Hello! Just wanted to check in and let you all know that I’m doing great. The little one is just fine and is due in the next few weeks. We’ve been busily getting ready over the last few months. Being on LOA has been really nice… I’ve been enjoying sleeping in almost every day, especially knowing that it’s my last chance to do so for a very very long time. Anyway, here’s a little story submission from awhile ago that I’m getting around to posting now. Enjoy!
In July of 2005, when I was 24, I was diagnosed with a pituitary tumor. The following November I underwent surgery for it. I was told before surgery that I may or may not end up in ICU afterwards, but that I shouldn’t be surprised if I did. I had a wonderful surgeon (almost a year later, it still looks like he got all of the tumor), but unfortunately developed a roaring case of diabetes insipidus post-op. Instead of the expected day in ICU, I was there for three.
I don’t remember much about those three days. I had a foley, and I remember that I wasn’t allowed out of bed at all. I remember how noisy the ICU was, especially during shift changes, and I remember all of the beeps. I have vague memories of Respiratory Therapy being called for the first day, because I was having trouble breathing due to my packed nose. Mostly I recall that the room was dark and I didn’t want the window blinds opened, and I didn’t want the TV on.

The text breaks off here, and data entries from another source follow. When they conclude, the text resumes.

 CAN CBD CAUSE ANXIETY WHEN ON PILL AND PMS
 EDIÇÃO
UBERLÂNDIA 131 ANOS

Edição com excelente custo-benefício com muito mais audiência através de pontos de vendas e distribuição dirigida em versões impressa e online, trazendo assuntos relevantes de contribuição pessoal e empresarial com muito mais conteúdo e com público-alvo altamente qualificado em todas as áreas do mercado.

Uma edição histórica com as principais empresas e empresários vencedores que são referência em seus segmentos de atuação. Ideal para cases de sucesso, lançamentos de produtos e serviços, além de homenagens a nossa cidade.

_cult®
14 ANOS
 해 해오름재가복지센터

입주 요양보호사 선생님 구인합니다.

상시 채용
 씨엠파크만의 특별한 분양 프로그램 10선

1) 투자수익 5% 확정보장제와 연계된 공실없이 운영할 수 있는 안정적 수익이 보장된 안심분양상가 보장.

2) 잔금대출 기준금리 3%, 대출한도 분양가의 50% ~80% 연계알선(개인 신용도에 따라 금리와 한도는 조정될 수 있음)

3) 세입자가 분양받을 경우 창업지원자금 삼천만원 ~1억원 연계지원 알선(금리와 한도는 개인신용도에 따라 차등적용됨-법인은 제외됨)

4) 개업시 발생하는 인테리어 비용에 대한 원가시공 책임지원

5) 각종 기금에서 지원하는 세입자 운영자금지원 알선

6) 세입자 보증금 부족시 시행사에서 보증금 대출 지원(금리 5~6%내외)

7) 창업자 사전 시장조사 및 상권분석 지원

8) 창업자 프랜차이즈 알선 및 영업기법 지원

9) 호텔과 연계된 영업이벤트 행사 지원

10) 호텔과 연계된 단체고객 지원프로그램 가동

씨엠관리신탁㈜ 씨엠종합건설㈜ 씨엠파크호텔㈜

The biggest memory I have, though, is how my day nurse, Kevin, took care of me. He always had a joke and a smile for me, and he always made sure that he was close-by during visiting hours in case my parents had questions. And I remember how on the third day, someone asked him how I was doing… I don’t know who it was. His answer, “She isn’t smiling anymore.” That just wasn’t acceptable to him. He came in, he opened the blinds on the windows, and he turned the TV on. He put it on a John Wayne movie that was halfway through, and he went to go get me something to eat. When he came back, I was still watching the John Wayne movie, and he told me, “You know, you can change the channel!” I grinned and asked him what was wrong with John Wayne, and he grinned back and said, “Nothing, but he walks funny.” It was the exact same answer that my best friend gave me a month later when I recounted the experience.
That same day I was moved out of ICU, and 4 days later they finally sent me home. I hate to think what things would have been like if Kevin hadn’t made such an effort to make me smile and to really take care of me. I’m tearing up right now, just thinking about it.
I just wanted to tell ya’ll my story, so that you can know that there’s one more person out there who truly appreciates everything you do. It’s amazing the difference that one person can make in what could otherwise be a pretty miserable experience.